===== Source document

Studio album by Ebba Grön
- Released: April 1982
- Recorded: January–February 1982
- Genre: Punk rock
- Length: 36:19
- Label: Mistlur Records
- Producer: Ebba Grön, Tony Thorén, Stefan Glaumann

Ebba Grön chronology
| Kärlek & Uppror (1981) | Ebba Grön (1982) |  |

= Ebba Grön (album) =

Ebba Grön is the title of the Swedish punk band Ebba Grön's third and last album, first released April 1982. The album was recorded and mixed at Silence Studio between January and February 1982. Track 2, "Uppgång & fall" recorded and mixed at Mistlur's Studio.

The album includes the popular song Die Mauer, which is about two lovers separated by the Berlin Wall.

==========
===== Dataset

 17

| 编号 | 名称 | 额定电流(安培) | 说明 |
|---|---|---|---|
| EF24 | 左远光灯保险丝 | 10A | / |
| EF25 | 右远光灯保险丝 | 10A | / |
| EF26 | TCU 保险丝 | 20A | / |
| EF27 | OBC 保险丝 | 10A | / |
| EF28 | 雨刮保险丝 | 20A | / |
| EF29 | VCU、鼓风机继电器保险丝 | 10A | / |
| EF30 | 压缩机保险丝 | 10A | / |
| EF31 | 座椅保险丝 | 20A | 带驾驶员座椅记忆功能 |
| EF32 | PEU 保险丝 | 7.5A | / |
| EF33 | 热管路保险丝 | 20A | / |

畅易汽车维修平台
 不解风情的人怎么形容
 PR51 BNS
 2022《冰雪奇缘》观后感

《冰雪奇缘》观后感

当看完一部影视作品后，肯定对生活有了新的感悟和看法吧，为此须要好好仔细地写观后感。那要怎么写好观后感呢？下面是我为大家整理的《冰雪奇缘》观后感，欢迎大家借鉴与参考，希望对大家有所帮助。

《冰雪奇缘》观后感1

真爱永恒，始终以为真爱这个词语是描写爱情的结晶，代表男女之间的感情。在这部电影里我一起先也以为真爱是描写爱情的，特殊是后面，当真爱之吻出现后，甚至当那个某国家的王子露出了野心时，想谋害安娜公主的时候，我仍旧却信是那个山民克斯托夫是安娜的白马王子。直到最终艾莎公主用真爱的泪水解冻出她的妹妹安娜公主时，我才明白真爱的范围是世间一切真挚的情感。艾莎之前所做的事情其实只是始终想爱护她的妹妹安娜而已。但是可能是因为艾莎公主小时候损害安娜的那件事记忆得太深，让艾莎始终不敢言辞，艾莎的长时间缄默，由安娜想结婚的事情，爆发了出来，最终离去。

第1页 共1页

==========

Tasks for this exercise ▸
- 1) Answer these questions using the album article:
(a) Which record label released the album?
(b) Where was track 2, "Uppgång & fall," recorded and mixed?
(c) What is the song "Die Mauer" about?
- 2) Transcribe the album article from "Studio album by" up to and including "at Mistlur's Studio.".
- 3) List every producer named in the album article.

Answers ▸
- 1)
(a) Mistlur Records
(b) Mistlur's Studio
(c) Two lovers separated by the Berlin Wall

- 2)
Studio album by Ebba Grön
- Released: April 1982
- Recorded: January–February 1982
- Genre: Punk rock
- Length: 36:19
- Label: Mistlur Records
- Producer: Ebba Grön, Tony Thorén, Stefan Glaumann

Ebba Grön chronology
| Kärlek & Uppror (1981) | Ebba Grön (1982) |  |

= Ebba Grön (album) =

Ebba Grön is the title of the Swedish punk band Ebba Grön's third and last album, first released April 1982. The album was recorded and mixed at Silence Studio between January and February 1982. Track 2, "Uppgång & fall" recorded and mixed at Mistlur's Studio.

- 3)
- Ebba Grön
- Tony Thorén
- Stefan Glaumann